VOTRE OBJECTIF –
Pour chaque affirmation ci-dessous, dites par oui ou par non si elle concorde avec l'extrait sur la révision constitutionnelle, puis citez mot pour mot le passage qui tranche. (a) La Constitution dont il est question date du 18 février 2006. (b) Le CREEDA juge que toute révision de la Constitution est bonne pour la République Démocratique du Congo. (c) Le communiqué de presse porte le numéro 025.

EXTRAIT SOURCE –
RDC : le CREEDA invite le peuple congolais à rester vigilant et de se mobiliser contre toute initiative de révision constitutionnelle
Le Centre de Recherches et d’Etudes sur l’Etat de Droit en Afrique (CREEDA) suit avec attention soutenue le débat qui s’installe dans l’opinion publique congolaise autour de la révision de la Constitution du 18 février 2006 telle que modifiée à ce jour. Il salue l’intérêt que les Congolais attachent à la protection de la Constitution pour «préserver les principes démocratiques», consolider l’Etat de droit et lutter contre «les aléas de la vie politique et les révisions intempestives». Pour le CREEDA, toute révision de la Constitution n’est pas bonne pour la République Démocratique du Congo. Il appelle le peuple congolais à rester vigilant et de se mobiliser contre toute initiative de révision constitutionnelle tendant à anéantir les acquis démocratiques et de l’Etat de droit. Ci-après, le communiqué intégral de CREEDA.
REEDA COMMUNIQUE DE PRESSE N°024/CREEDA/2024
Toute révision de la Constitution n’est pas bonne pour la République Démocratique du Congo
Le Centre de Recherches et d’Etudes sur l’Etat de Droit en Afrique (CREEDA) suit avec attention soutenue le débat qui s’installe dans l’opinion publique congolaise autour de la révision de la Constitution du 18 février 2006 telle que modifiée à ce jour. Il salue l’intérêt que les Congolais attachent à la protection de la Constitution pour «préserver les principes démocratiques», consolider l’Etat de droit et lutter contre «les aléas de la vie politique et les révisions intempestives ».

[Données collectées]
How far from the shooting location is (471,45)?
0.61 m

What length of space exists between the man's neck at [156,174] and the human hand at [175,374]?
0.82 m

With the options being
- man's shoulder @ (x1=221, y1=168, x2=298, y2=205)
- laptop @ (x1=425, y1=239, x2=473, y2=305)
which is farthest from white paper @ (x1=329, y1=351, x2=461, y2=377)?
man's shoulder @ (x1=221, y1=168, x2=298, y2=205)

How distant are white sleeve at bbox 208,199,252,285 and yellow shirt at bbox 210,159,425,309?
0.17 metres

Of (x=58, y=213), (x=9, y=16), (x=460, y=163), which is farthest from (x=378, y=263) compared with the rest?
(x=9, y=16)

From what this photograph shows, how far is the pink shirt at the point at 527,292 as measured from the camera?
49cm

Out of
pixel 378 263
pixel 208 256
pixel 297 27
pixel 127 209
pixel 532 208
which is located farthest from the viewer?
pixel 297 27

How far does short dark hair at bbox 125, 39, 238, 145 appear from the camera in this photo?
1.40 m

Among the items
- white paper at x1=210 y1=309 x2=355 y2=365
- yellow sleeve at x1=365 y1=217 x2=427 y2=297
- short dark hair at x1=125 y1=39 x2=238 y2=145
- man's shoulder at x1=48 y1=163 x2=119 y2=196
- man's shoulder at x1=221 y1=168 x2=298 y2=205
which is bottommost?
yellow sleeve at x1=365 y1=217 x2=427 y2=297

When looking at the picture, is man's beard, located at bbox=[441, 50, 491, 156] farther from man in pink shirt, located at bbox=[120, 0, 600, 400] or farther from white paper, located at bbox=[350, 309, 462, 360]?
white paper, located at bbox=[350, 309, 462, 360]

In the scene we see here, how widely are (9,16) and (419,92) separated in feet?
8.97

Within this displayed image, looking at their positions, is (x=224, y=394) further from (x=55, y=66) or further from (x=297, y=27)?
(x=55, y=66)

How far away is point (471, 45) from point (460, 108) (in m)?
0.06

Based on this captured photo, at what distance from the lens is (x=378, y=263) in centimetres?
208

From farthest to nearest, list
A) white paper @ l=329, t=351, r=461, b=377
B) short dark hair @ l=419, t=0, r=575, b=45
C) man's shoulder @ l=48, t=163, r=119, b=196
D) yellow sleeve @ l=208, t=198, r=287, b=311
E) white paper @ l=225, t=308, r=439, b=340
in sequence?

CORRIGÉ DE L'EXERCICE –
(a) Oui : « la Constitution du 18 février 2006 ».
(b) Non : « toute révision de la Constitution n’est pas bonne pour la République Démocratique du Congo ».
(c) Non : « COMMUNIQUE DE PRESSE N°024/CREEDA/2024 ».